(EXCERPT PROVIDED begins)
C++ Safety in Context

Mar 13, 2024 at 11:08am
Mar 13, 2024 at 9:03pm
I didn’t read the (very long) appendix, but it was a good rebuttal to the stupid US gov recommendations against C and C++.

Honestly, though, I think it is just a bunch of people with some sticks up their butts hating on C and C++.

Bad code is consistently written in every language — and you can’t honestly tell me that you can write an OS or hardware driver in the alternative “safe” languages, at least without some bloat.
Mar 15, 2024 at 5:59am
@seeplus
Thanks for you post, great to see some fight back for the BS that politicians often spout :+D

Towards the end of the appendix, Herb makes reference to cppfront https://github.com/hsutter/cppfront/

I think this will be awesome if it eventuates, because it will fix a lot of the problems C++ has with safety, and it will make it easier to use. If all the things mentioned in Herb's paper and cppfront are implemented, that will be excellent IMO.
Apr 1, 2024 at 8:11am
Apr 1, 2024 at 11:59am
theregister wrote:
The answer, Bergstrom said, was 85 percent.
(EXCERPT PROVIDED ends)
(DATA SECTION begins)
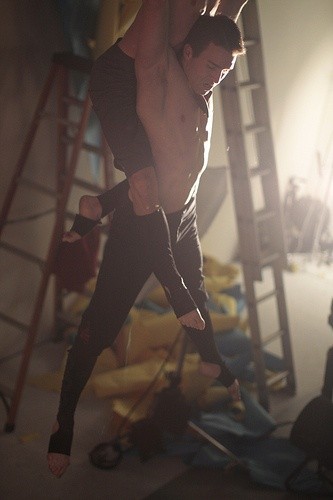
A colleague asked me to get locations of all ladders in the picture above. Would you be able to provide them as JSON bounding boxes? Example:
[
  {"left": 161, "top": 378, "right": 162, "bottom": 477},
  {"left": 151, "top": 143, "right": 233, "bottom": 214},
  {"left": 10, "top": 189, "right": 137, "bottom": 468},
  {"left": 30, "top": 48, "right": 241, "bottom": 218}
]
[
  {"left": 218, "top": 0, "right": 297, "bottom": 411},
  {"left": 1, "top": 52, "right": 130, "bottom": 435}
]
(DATA SECTION ends)
■ QUESTIONS
#1 Repeat the C++ safety discussion starting with "I think this" and going on through "be excellent IMO.", swapping "awesome" for "great".
#2 In the C++ safety discussion, what does Herb refer to toward the end of the appendix?
#3 Carry on the C++ safety discussion from its final line.

■ EXPECTED RESPONSES
#1
I think this will be great if it eventuates, because it will fix a lot of the problems C++ has with safety, and it will make it easier to use. If all the things mentioned in Herb's paper and cppfront are implemented, that will be excellent IMO.

#2 He refers to cppfront (https://github.com/hsutter/cppfront/).

#3
"That is a massive number," he said. "I could not get 85 percent of this room to agree that we like M&M's.


Excellent !!
Apr 1, 2024 at 1:33pm
Yes, but those 85% merely *believe* that the code is correct. Bad wording or faith-based programming.

I have not seen rust-code yet (AFAIK), so I would trust 0% of it to be correct?
Apr 1, 2024 at 10:22pm
@keskiverto

I posted because of the comedy of not agreeing about the M&M's :+)

However I agree, it's anecdotal evidence. But I am guessing there must something that gives them that confidence, albeit if it perceived.

An experienced C++ code can look at code and be able to say: "That is robust code.". Is there something in Rust which makes it easier to come to that conclusion?
Topic archived. No new replies allowed.